Exercise:
Lines with the word "Cephalophus": copy all of them from the entries below.

Entries supplied:
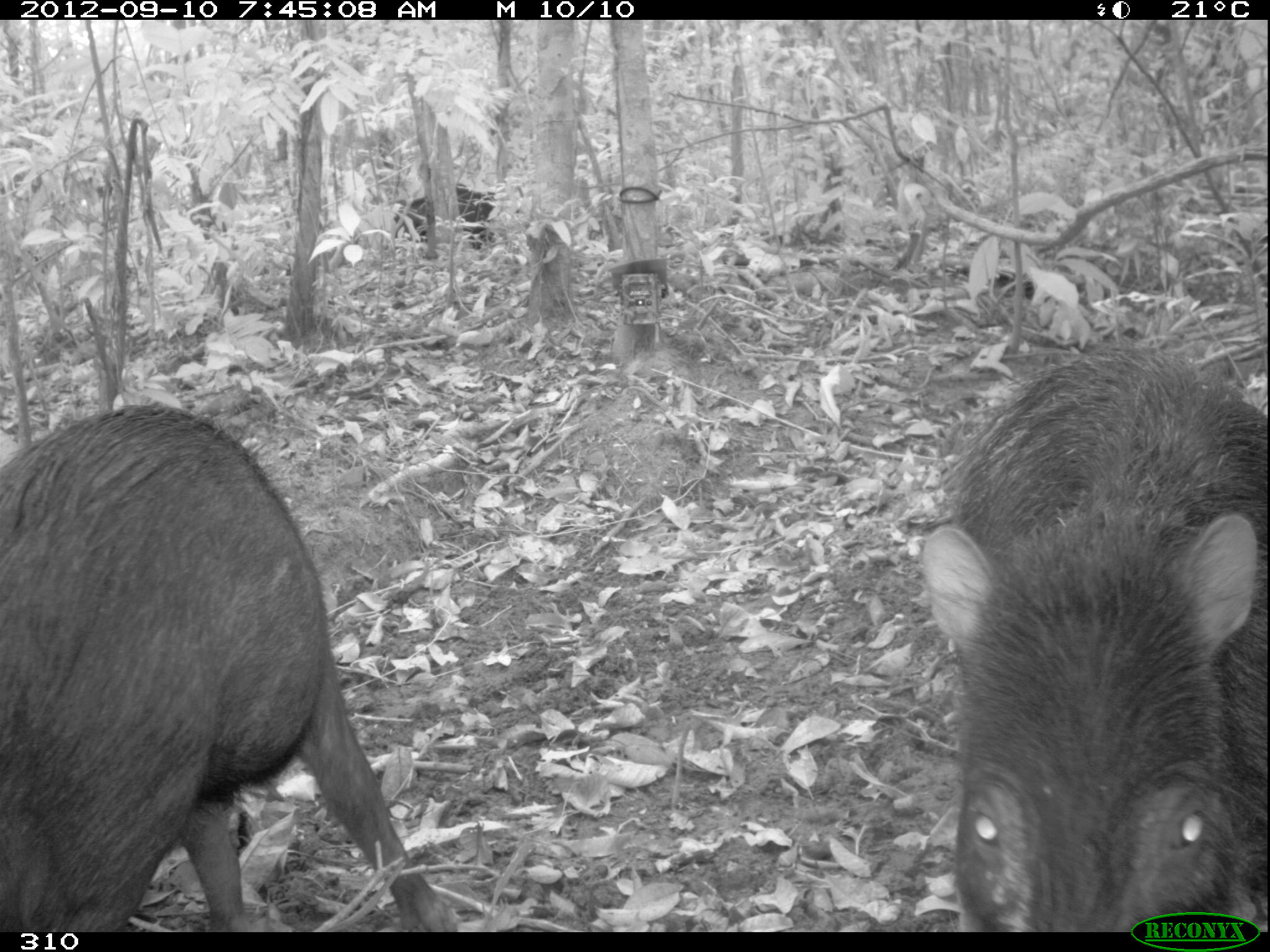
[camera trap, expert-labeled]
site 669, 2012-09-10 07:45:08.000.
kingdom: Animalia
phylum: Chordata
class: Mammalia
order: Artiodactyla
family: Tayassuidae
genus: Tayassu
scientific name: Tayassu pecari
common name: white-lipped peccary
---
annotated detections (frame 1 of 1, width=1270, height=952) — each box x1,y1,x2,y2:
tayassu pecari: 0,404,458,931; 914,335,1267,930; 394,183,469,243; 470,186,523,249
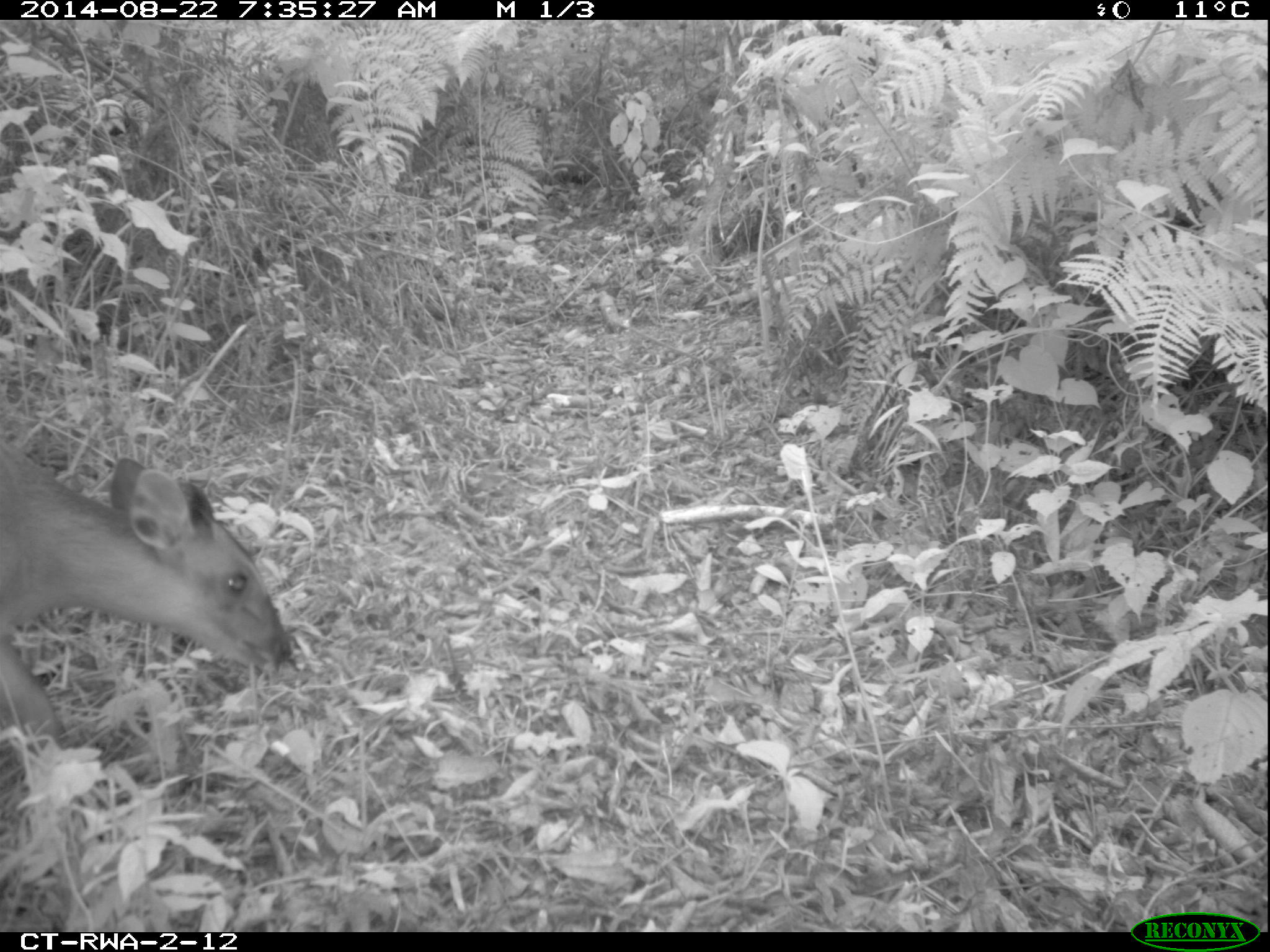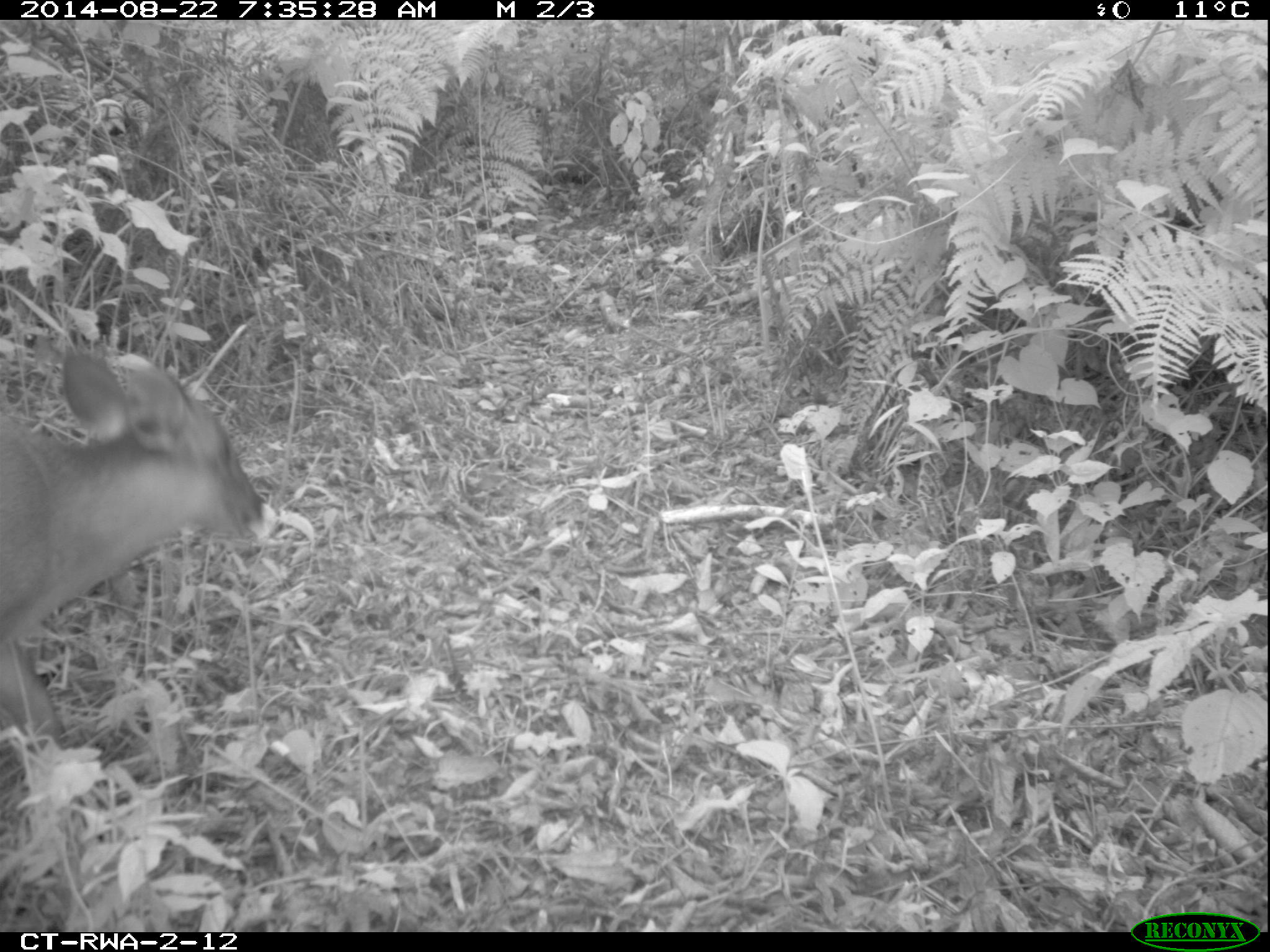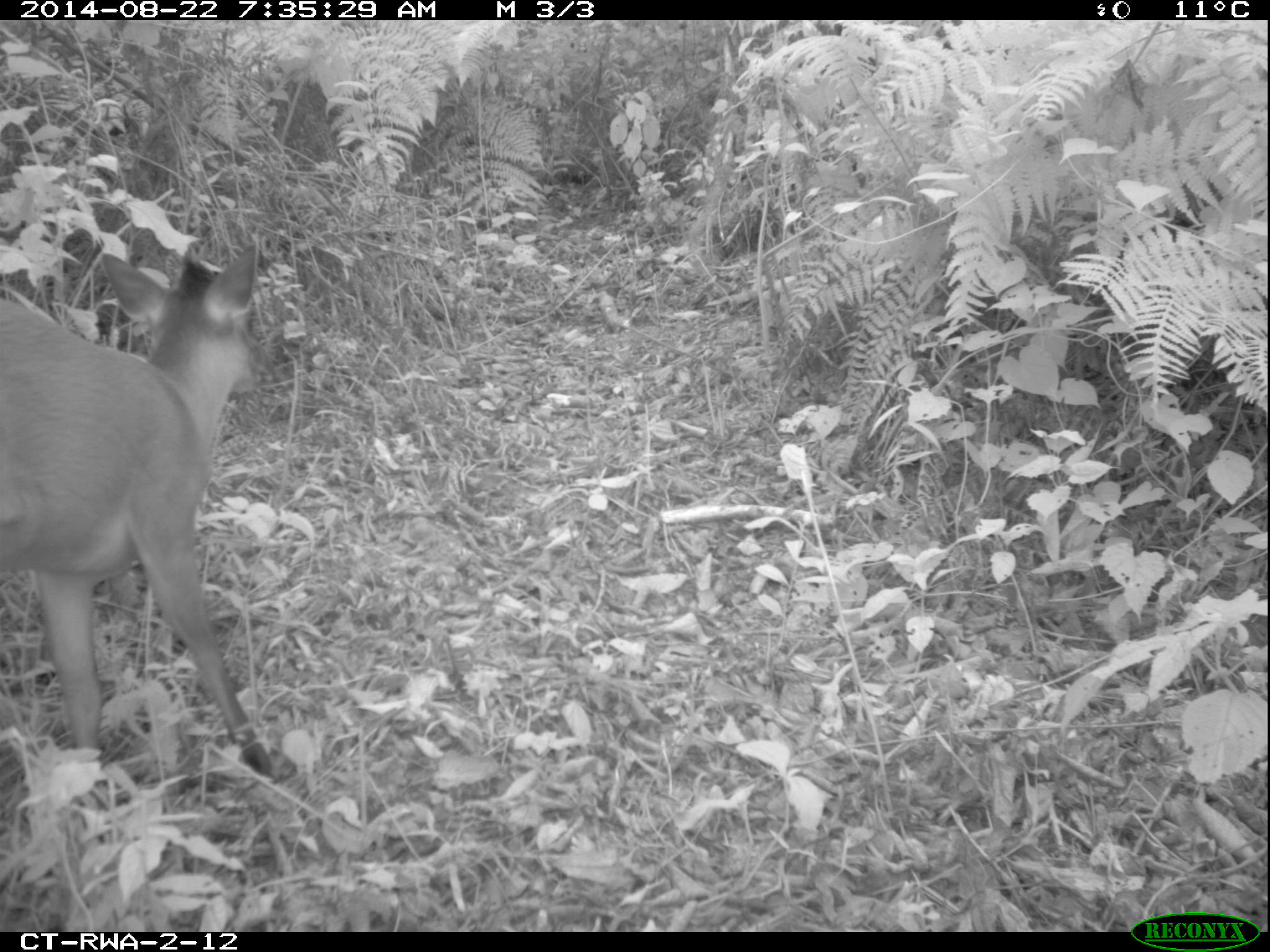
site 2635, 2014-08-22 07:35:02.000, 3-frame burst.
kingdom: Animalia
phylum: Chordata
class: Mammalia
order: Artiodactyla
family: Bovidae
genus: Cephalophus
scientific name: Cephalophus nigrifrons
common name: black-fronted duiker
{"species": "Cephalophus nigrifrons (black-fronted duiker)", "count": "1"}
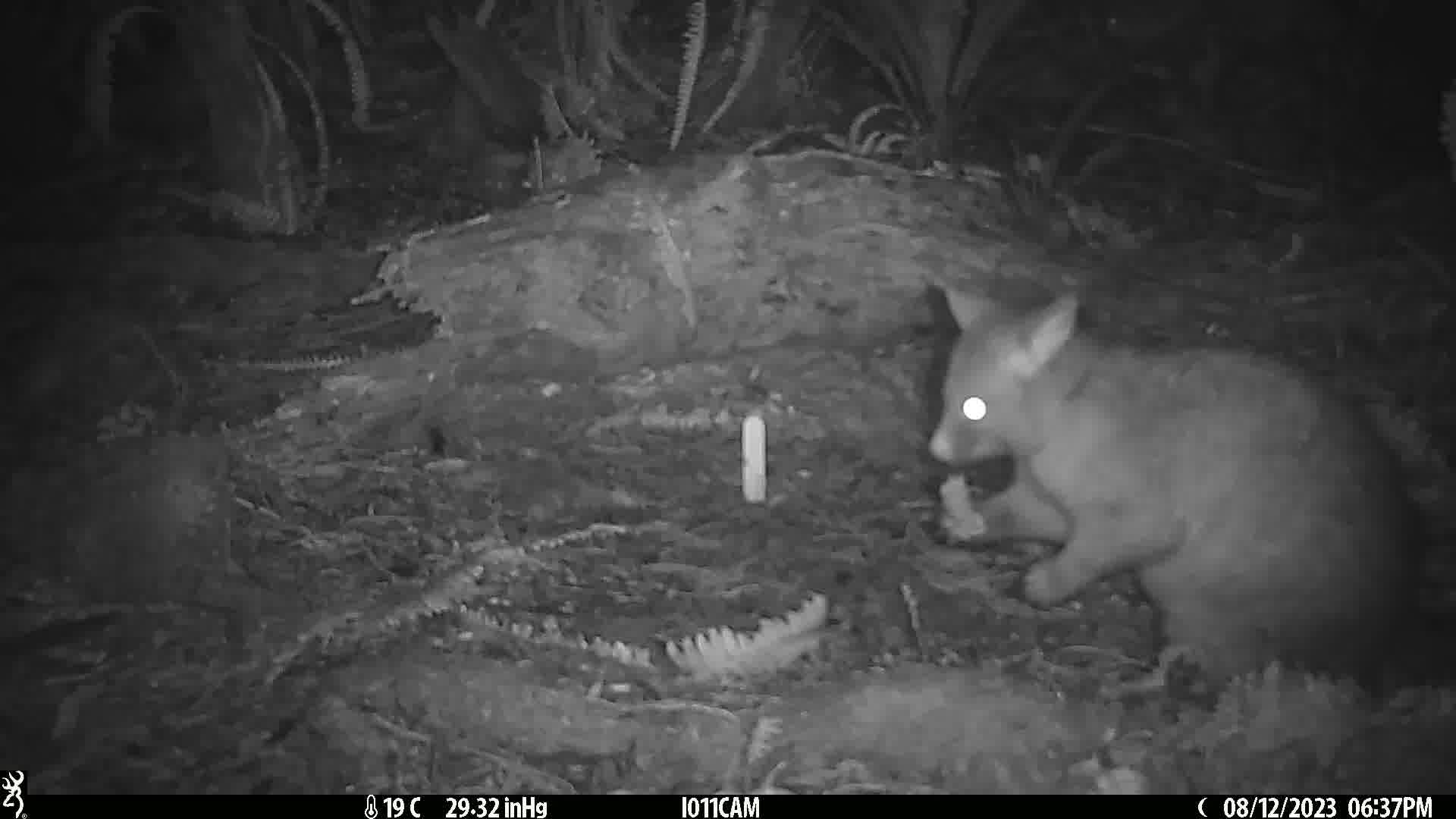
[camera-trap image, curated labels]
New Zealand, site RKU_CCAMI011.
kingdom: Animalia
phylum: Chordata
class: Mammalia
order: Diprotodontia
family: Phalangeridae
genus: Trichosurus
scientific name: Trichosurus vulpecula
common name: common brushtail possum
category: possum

Response below:
genus: Cephalophus
scientific name: Cephalophus nigrifrons
{"species": "Cephalophus nigrifrons (black-fronted duiker)", "count": "1"}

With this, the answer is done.